§ **HOW TO COMPLETE THIS TASK**
Translate into Spanish this sentence from the text on statistics research areas: "Spatial statistics is the study of models, methods, and computational techniques for spatially-referenced data, with the goal of making predictions of and drawing inferences about spatial processes."

Faculty Researchers: James Booth, David Matteson, and David Ruppert.

## Graphical Models

A graphical model, or probabilistic graphical model, is a statistical model which can be represented by a graph, the vertices correspond to random variables and edges between vertices indicate a conditional dependence relationship. Often times, the problem of interest is estimating the graph structure from data. When using directed edges, graphical models can be used to express causal relationships. The area draws contributions from a variety of disciplines including statistics, computer science, mathematics, philosophy, and biology.

Faculty Researchers: Ahmed El Alaoui, Yang Ning, Felix Thoemmes, Y. Samuel Wang, Martin Wells, and Dana Yang.

## High-dimensional Statistics

In statistical theory, the field of high-dimensional statistics studies data whose dimension is larger than typically considered in classical multivariate analysis (Wikipedia).

Faculty Researchers: Marten Wegkamp

## Machine Learning

Machine learning is a field of inquiry devoted to understanding and building methods that 'learn,' that is, methods that leverage data to improve performance on some set of tasks. It is at the intersection of Statistics and Computer Science, and is seen as a part of Artificial Intelligence.

Faculty Researchers: Sumanta Basu, Florentina Bunea, Ahmed El Alaoui, Ziv Goldfeld, Thorsten Joachims, Kengo Kato, Amy Kuceyeski, Yang Ning, Karthik Sridharan, Y. Samuel Wang, Marten Wegkamp, Kilian Weinberger, and Dana Yang.

## Model Selection

Model selection is the task of selecting a statistical model from a set of candidate models, given data.Instances include tuning parameter selection, feature selection in regression and classification, pattern recovery, nonparametric estimation. Model selection can also be viewed as a particular case of model aggregation.

Faculty Researchers: Sumanta Basu, James Booth, Florentina Bunea, Yang Ning, Marten Wegkamp, and Marty Wells.

## Spatial Analysis or Spatial Statistics

Spatial statistics is the study of models, methods, and computational techniques for spatially-referenced data, with the goal of making predictions of and drawing inferences about spatial processes.

Faculty Researchers: Joe Guinness

## Statistical Genetics

The field of Statistical genetics focuses on development and application of quantitative methods for drawing inferences from genetic data. Using techniques from statistics, computer science and bioinformatics, statistical geneticists help gain insight into the genetic basis of phenotypes and diseases.

Faculty Researchers: Sumanta Basu, James Booth,  Jason Mezey, and Yang Ning.

## Stochastic Processes

A stochastic process is a family of random variables, where each member is associated with an index from an index set. The type of variable is general, but common specifications are scalar, vector, matrix, or function valued random variables. The index set is also general, but common specification are the natural numbers or the real numbers, which define discrete indexed and continually indexed processes, respectively. For the former, the indexed family is considered a sequence, and the index is often associated with a time ordering. For the later, the index may be associated with continuous time, but it is also commonly associated with continuous space (location), in one, two, or three dimensions. Through such associations, the study and application of stochastic process is frequently linked to both time series analysis and spatial statistics.

Faculty Researchers: Ahmed El Alaoui, Ziv Goldfeld, Kengo Kato, David Matteson, and Gennady Samordinsky.

## Statistical Optimal Transport in High Dimensions

Statistical optimal transport is the area of statistics and machine learning devoted to coupling two separate distributions in an optimal way, with applications including non-parametric inference, goodnesss-of-fit testing, domain adaptation and data alignment, among very many other. The study of its high dimensional aspects is born from the need to address modern challenges in this area, and involves developing new notions of optimal transport that avoid the curse of dimensionality and the computational burden associated with classical approaches.

Faculty Researchers: Florentina Bunea and Kengo Kato.

§ **ENTRIES PROVIDED**

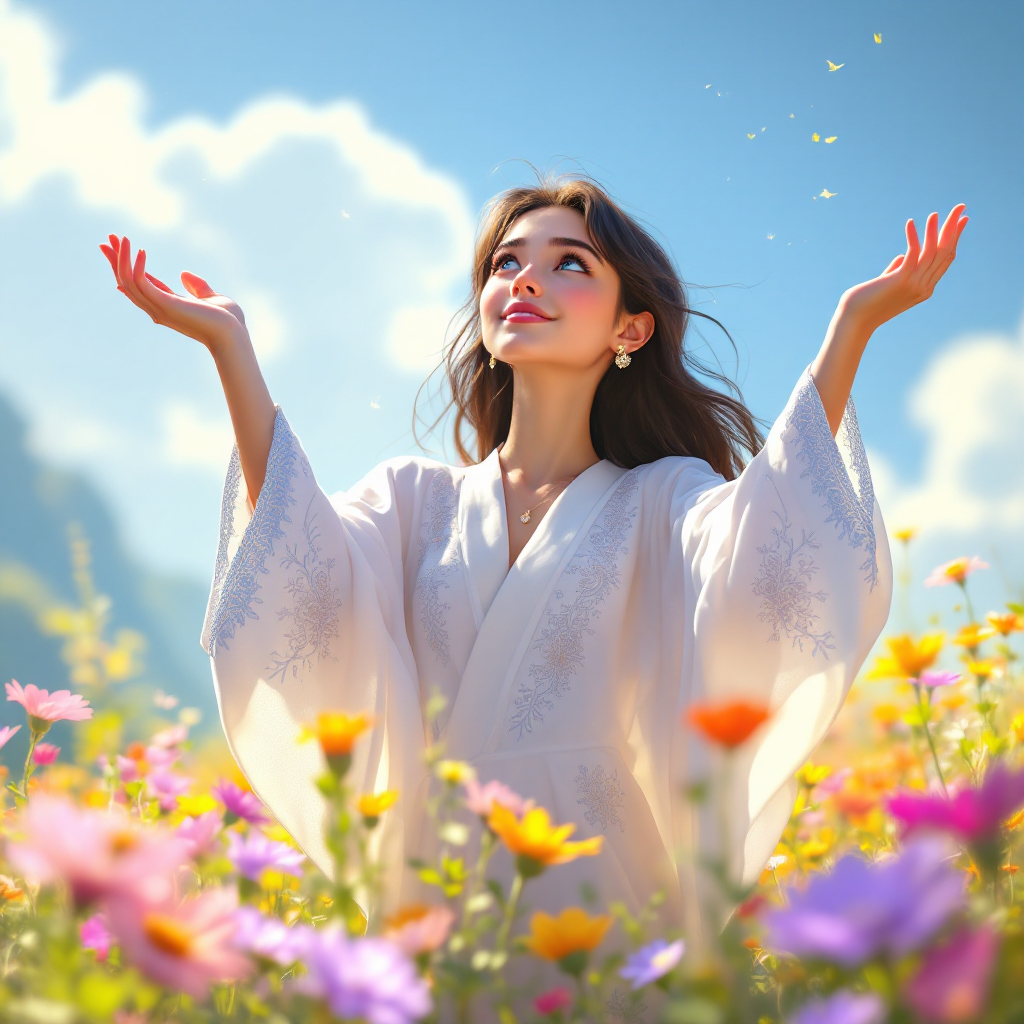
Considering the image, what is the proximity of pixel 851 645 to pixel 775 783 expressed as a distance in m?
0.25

* * *

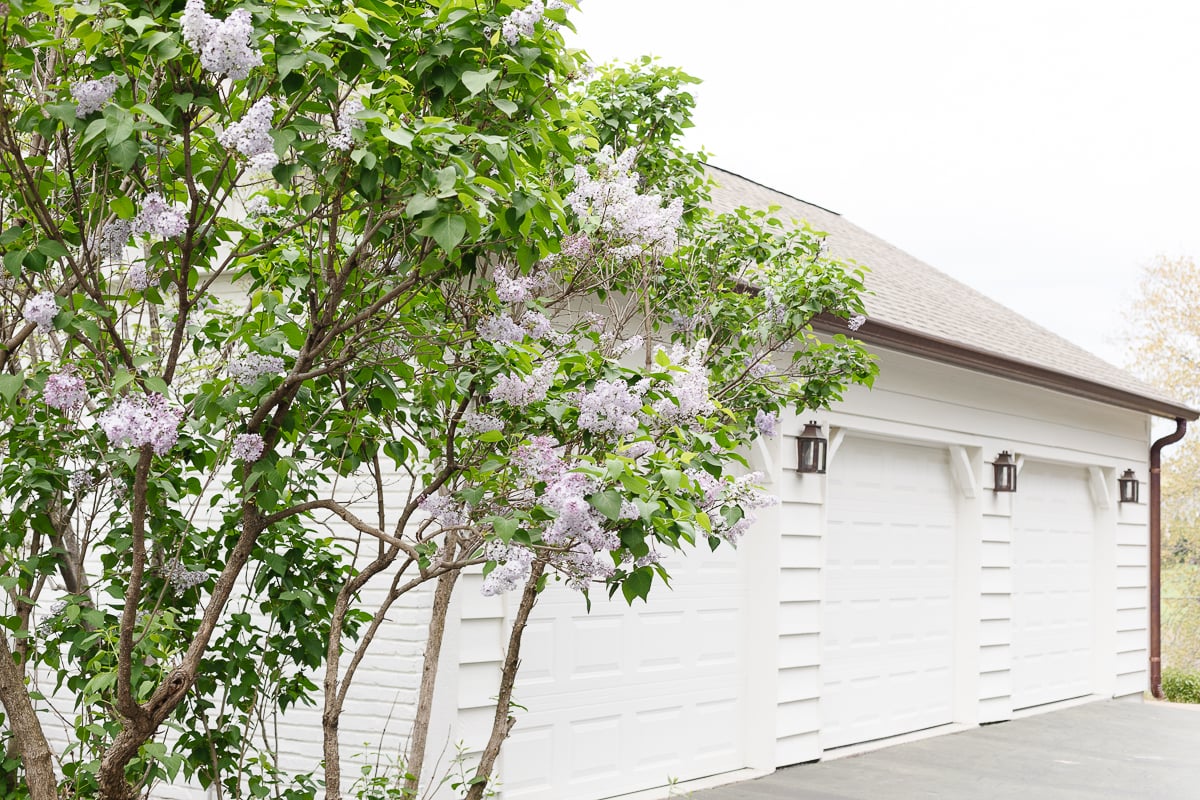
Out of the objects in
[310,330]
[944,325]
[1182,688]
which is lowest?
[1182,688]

§ **TASK OUTPUT**
La estadística espacial es el estudio de modelos, métodos y técnicas computacionales para datos referenciados espacialmente, con el objetivo de hacer predicciones sobre procesos espaciales y extraer inferencias acerca de ellos.